Data entries:

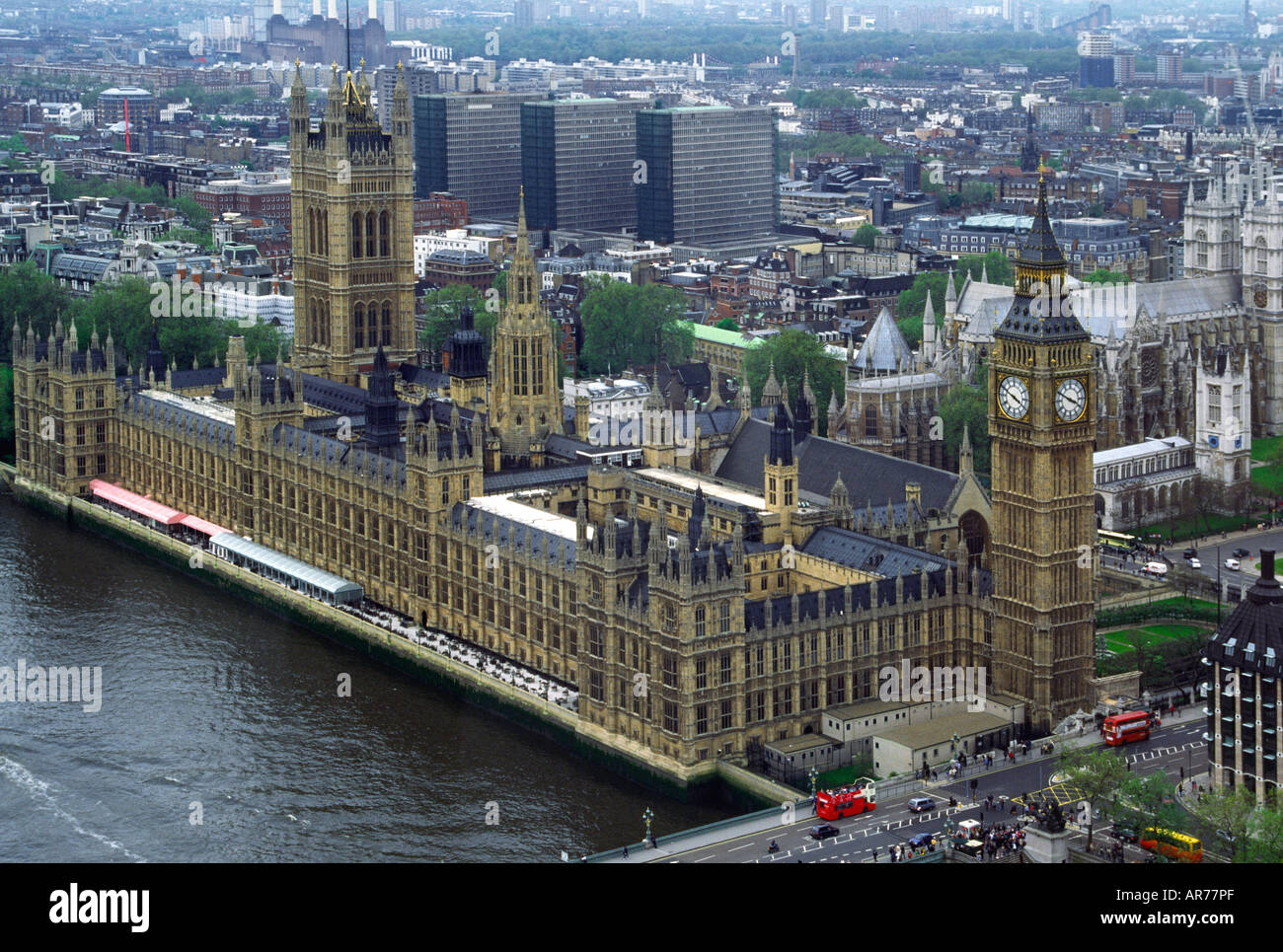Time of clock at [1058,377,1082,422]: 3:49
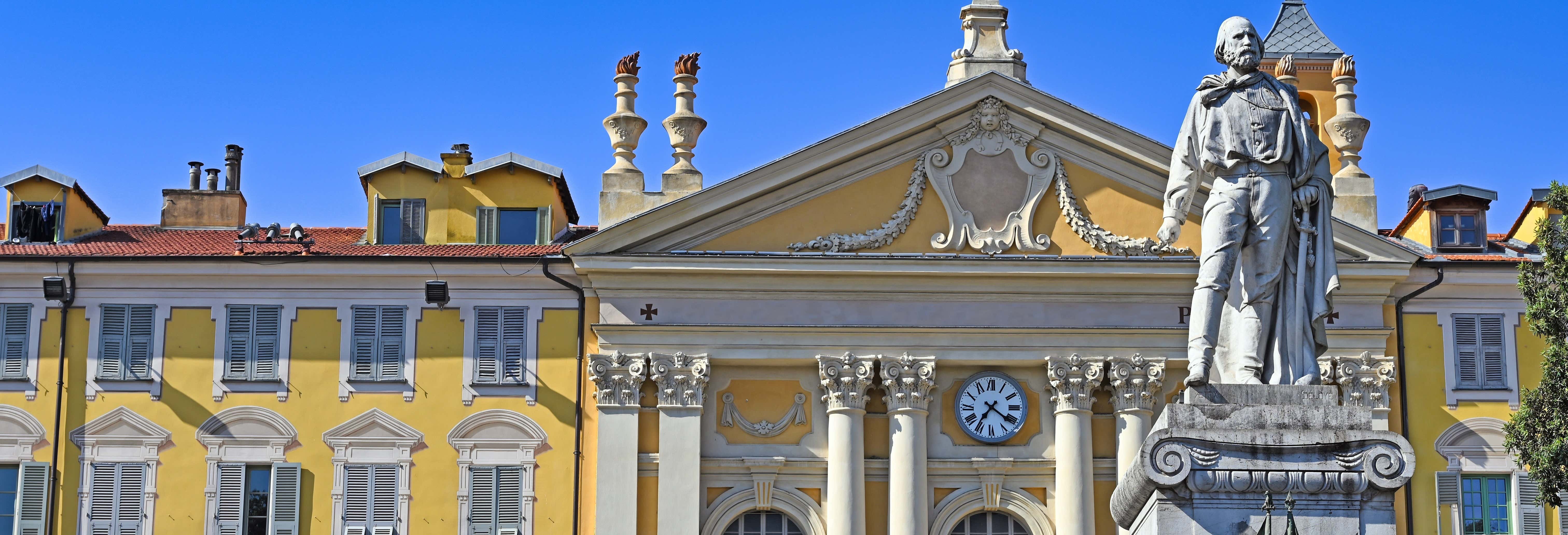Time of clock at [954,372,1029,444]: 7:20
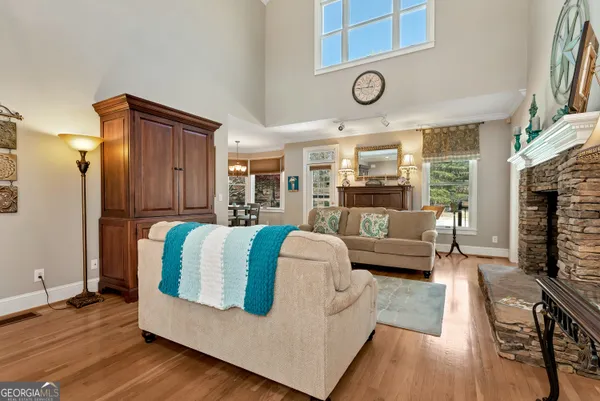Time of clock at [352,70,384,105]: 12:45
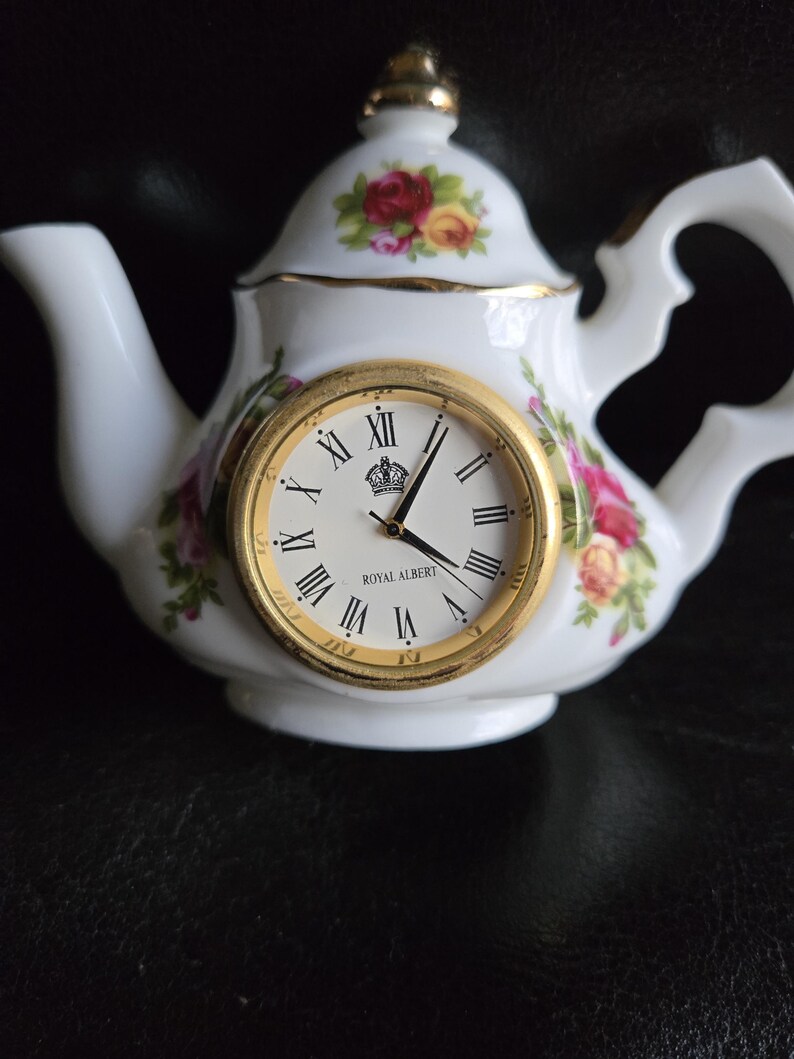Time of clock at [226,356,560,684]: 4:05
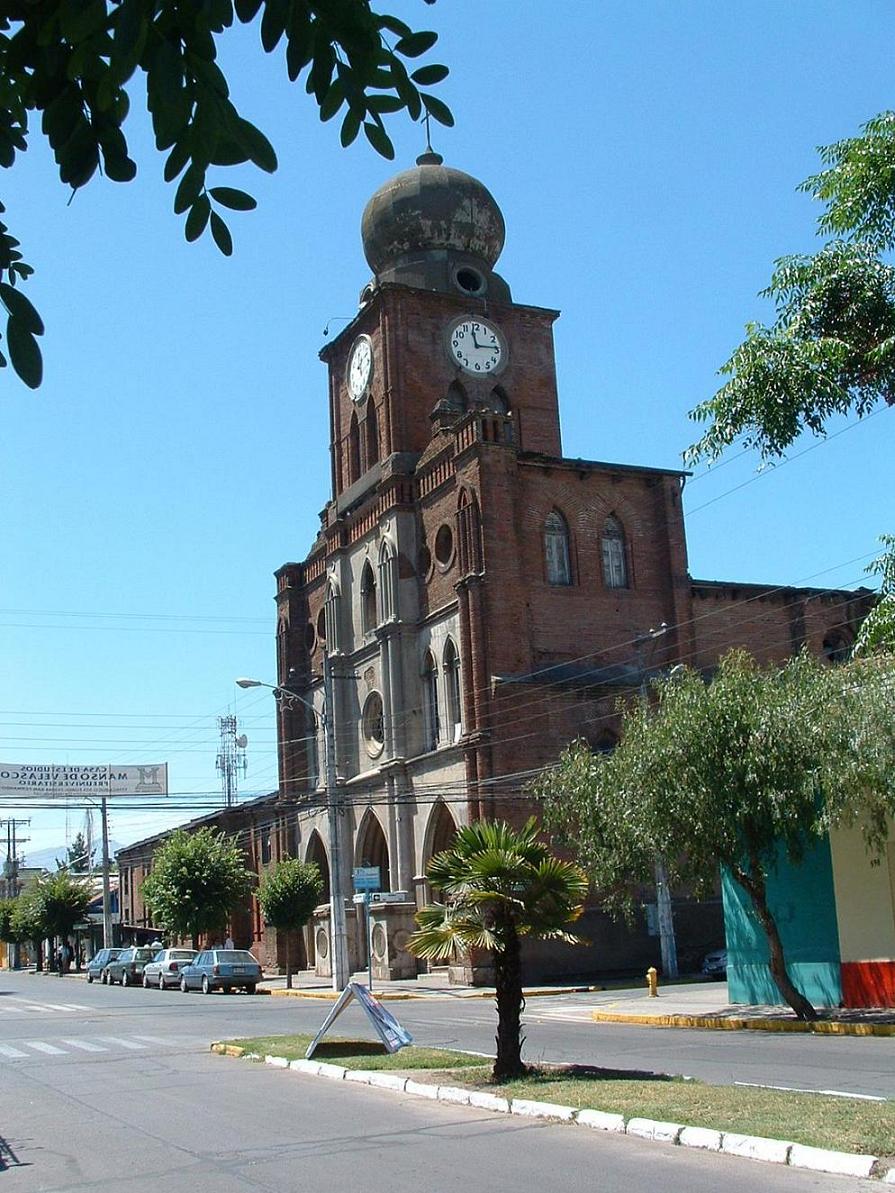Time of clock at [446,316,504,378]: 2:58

Instruction:
Pull out the entries from the line containing "Time of clock at [954,372,1029,444]: 7:20" through the end of the entries, both ends included, copying each line verbatim. Leave the pictures out of your answer.

Finished answer:
Time of clock at [954,372,1029,444]: 7:20
Time of clock at [352,70,384,105]: 12:45
Time of clock at [226,356,560,684]: 4:05
Time of clock at [446,316,504,378]: 2:58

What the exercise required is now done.